** START DATA TO PROCESS **

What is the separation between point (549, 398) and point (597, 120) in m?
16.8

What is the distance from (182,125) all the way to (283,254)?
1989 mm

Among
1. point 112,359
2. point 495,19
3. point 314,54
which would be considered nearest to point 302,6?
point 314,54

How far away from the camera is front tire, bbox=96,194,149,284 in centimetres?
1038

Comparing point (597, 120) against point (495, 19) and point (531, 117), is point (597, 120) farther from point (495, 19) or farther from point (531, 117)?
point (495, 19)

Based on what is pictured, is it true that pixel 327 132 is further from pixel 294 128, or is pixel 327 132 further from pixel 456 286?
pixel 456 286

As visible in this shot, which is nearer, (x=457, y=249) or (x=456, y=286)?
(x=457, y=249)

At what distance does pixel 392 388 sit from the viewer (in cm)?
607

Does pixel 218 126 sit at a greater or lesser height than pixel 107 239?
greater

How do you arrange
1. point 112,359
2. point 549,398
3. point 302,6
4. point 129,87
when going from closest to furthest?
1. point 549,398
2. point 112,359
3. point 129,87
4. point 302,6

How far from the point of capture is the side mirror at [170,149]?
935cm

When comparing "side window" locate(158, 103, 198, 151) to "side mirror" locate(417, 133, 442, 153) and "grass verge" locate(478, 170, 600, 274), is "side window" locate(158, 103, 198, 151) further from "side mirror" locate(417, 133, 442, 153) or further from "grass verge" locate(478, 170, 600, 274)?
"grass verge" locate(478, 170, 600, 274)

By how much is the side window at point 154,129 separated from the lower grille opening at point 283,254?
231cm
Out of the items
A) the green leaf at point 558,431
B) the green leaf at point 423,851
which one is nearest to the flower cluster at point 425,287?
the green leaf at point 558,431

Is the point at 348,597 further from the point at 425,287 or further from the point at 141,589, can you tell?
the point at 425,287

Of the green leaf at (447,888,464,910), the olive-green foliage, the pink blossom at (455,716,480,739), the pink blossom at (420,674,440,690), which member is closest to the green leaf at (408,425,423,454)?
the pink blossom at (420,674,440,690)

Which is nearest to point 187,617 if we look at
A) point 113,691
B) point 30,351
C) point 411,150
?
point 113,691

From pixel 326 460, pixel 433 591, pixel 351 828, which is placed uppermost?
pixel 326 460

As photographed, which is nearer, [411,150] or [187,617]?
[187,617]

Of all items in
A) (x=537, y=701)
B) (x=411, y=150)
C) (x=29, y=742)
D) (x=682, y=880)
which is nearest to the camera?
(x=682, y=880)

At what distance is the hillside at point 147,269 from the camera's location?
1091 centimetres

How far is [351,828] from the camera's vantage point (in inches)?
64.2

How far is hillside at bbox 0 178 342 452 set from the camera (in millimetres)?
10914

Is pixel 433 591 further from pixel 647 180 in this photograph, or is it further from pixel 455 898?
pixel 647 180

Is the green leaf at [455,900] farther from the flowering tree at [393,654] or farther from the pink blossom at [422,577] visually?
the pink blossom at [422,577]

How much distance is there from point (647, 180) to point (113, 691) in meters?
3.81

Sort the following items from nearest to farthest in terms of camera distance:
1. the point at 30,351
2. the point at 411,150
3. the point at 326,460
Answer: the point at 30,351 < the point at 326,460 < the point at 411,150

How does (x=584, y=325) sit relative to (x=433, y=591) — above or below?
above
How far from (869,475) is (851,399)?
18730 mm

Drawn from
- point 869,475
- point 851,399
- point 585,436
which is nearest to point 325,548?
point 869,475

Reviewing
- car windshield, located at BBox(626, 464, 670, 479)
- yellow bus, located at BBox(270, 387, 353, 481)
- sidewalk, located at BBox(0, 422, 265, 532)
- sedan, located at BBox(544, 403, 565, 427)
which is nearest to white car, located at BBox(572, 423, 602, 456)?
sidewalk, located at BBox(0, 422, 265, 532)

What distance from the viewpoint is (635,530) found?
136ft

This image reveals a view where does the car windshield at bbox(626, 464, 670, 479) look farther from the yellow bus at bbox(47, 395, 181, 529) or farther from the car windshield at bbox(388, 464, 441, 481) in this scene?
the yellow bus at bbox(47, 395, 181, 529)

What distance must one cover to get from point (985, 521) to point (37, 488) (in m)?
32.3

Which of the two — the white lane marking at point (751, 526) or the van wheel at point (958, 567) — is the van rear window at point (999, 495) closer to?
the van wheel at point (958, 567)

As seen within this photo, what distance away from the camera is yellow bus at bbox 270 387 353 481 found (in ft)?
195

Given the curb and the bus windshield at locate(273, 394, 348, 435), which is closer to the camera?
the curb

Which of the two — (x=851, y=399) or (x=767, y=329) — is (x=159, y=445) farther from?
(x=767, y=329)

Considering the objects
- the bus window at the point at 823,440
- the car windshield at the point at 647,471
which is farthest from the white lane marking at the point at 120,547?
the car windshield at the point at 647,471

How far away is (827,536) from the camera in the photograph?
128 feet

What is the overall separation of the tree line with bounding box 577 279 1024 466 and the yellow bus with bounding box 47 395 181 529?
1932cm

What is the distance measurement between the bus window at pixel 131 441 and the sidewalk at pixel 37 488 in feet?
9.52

** END DATA TO PROCESS **

• WHAT TO PRODUCE
Can you reproduce all the material exactly?

• SOLVED PROBLEM
What is the separation between point (549, 398) and point (597, 120) in m?
16.8

What is the distance from (182,125) all the way to (283,254)?
1989 mm

Among
1. point 112,359
2. point 495,19
3. point 314,54
which would be considered nearest to point 302,6?
point 314,54

How far away from the camera is front tire, bbox=96,194,149,284 in centimetres?
1038

Comparing point (597, 120) against point (495, 19) and point (531, 117), is point (597, 120) farther from point (495, 19) or farther from point (531, 117)?
point (495, 19)

Based on what is pictured, is it true that pixel 327 132 is further from pixel 294 128, or is pixel 327 132 further from pixel 456 286?
pixel 456 286

As visible in this shot, which is nearer, (x=457, y=249) or (x=456, y=286)?
(x=457, y=249)

At what distance does pixel 392 388 sit from the viewer (in cm)?
607

Does pixel 218 126 sit at a greater or lesser height than pixel 107 239?
greater

How do you arrange
1. point 112,359
2. point 549,398
3. point 302,6
4. point 129,87
when going from closest to furthest?
1. point 549,398
2. point 112,359
3. point 129,87
4. point 302,6

How far from the point of capture is the side mirror at [170,149]?
935cm

When comparing "side window" locate(158, 103, 198, 151) to "side mirror" locate(417, 133, 442, 153) and "grass verge" locate(478, 170, 600, 274), is "side window" locate(158, 103, 198, 151) further from "side mirror" locate(417, 133, 442, 153) or further from "grass verge" locate(478, 170, 600, 274)?
"grass verge" locate(478, 170, 600, 274)

By how much is the side window at point 154,129 separated from the lower grille opening at point 283,254?
231cm
Out of the items
A) the green leaf at point 558,431
B) the green leaf at point 423,851
which one is nearest to the flower cluster at point 425,287?
the green leaf at point 558,431

Is the point at 348,597 further from the point at 425,287 or further from the point at 141,589, can you tell?
the point at 425,287

Of the green leaf at (447,888,464,910), the olive-green foliage, the pink blossom at (455,716,480,739), the pink blossom at (420,674,440,690), which member is closest to the green leaf at (408,425,423,454)?
the pink blossom at (420,674,440,690)

Which is nearest to point 187,617 if we look at
A) point 113,691
B) point 30,351
C) point 411,150
?
point 113,691

From pixel 326 460, pixel 433 591, pixel 351 828, which is placed uppermost?
pixel 326 460

As photographed, which is nearer, [411,150] or [187,617]?
[187,617]

Of all items in
A) (x=537, y=701)
B) (x=411, y=150)
C) (x=29, y=742)
D) (x=682, y=880)
which is nearest to the camera?
(x=682, y=880)

At what distance is the hillside at point 147,269 from the camera's location?
1091 centimetres

How far is [351,828] from the camera's vantage point (in inches)?
64.2

How far is hillside at bbox 0 178 342 452 set from the camera (in millimetres)?
10914

Is pixel 433 591 further from pixel 647 180 in this photograph, or is it further from pixel 455 898?
pixel 647 180

Is the green leaf at [455,900] farther from the flowering tree at [393,654] or farther from the pink blossom at [422,577] visually?
the pink blossom at [422,577]

How much distance is there from point (647, 180) to point (113, 691) in meters?
3.81

Sort the following items from nearest to farthest in terms of camera distance:
1. the point at 30,351
2. the point at 411,150
3. the point at 326,460
Answer: the point at 30,351 < the point at 326,460 < the point at 411,150

How does (x=584, y=325) sit relative to (x=433, y=591) — above or below?
above
How far from (869,475) is (851,399)?
18730 mm

Drawn from
- point 869,475
- point 851,399
- point 585,436
which is nearest to point 325,548?
point 869,475

Reviewing
- car windshield, located at BBox(626, 464, 670, 479)
- yellow bus, located at BBox(270, 387, 353, 481)
- sidewalk, located at BBox(0, 422, 265, 532)
- sedan, located at BBox(544, 403, 565, 427)
which is nearest to white car, located at BBox(572, 423, 602, 456)?
sidewalk, located at BBox(0, 422, 265, 532)

What distance from the viewpoint is (635,530) found?
136ft

This image reveals a view where does the car windshield at bbox(626, 464, 670, 479) look farther from the yellow bus at bbox(47, 395, 181, 529) or farther from the car windshield at bbox(388, 464, 441, 481) in this scene?
the yellow bus at bbox(47, 395, 181, 529)

What distance must one cover to get from point (985, 521) to point (37, 488) (in m)?
32.3

Which of the two — the white lane marking at point (751, 526) or the van wheel at point (958, 567) — is the van rear window at point (999, 495) closer to?
the van wheel at point (958, 567)

As seen within this photo, what distance away from the camera is yellow bus at bbox 270 387 353 481 found (in ft)?
195

Given the curb and the bus windshield at locate(273, 394, 348, 435), which is closer to the camera?
the curb

Which of the two — (x=851, y=399) or (x=767, y=329) — is (x=159, y=445) farther from?
(x=767, y=329)

Considering the objects
- the bus window at the point at 823,440
- the car windshield at the point at 647,471
which is farthest from the white lane marking at the point at 120,547?
the car windshield at the point at 647,471

How far away is (827,536) from the camera in the photograph?
128 feet

What is the overall separation of the tree line with bounding box 577 279 1024 466 and the yellow bus with bounding box 47 395 181 529?
1932cm

What is the distance measurement between the bus window at pixel 131 441 and the sidewalk at pixel 37 488 in feet?
9.52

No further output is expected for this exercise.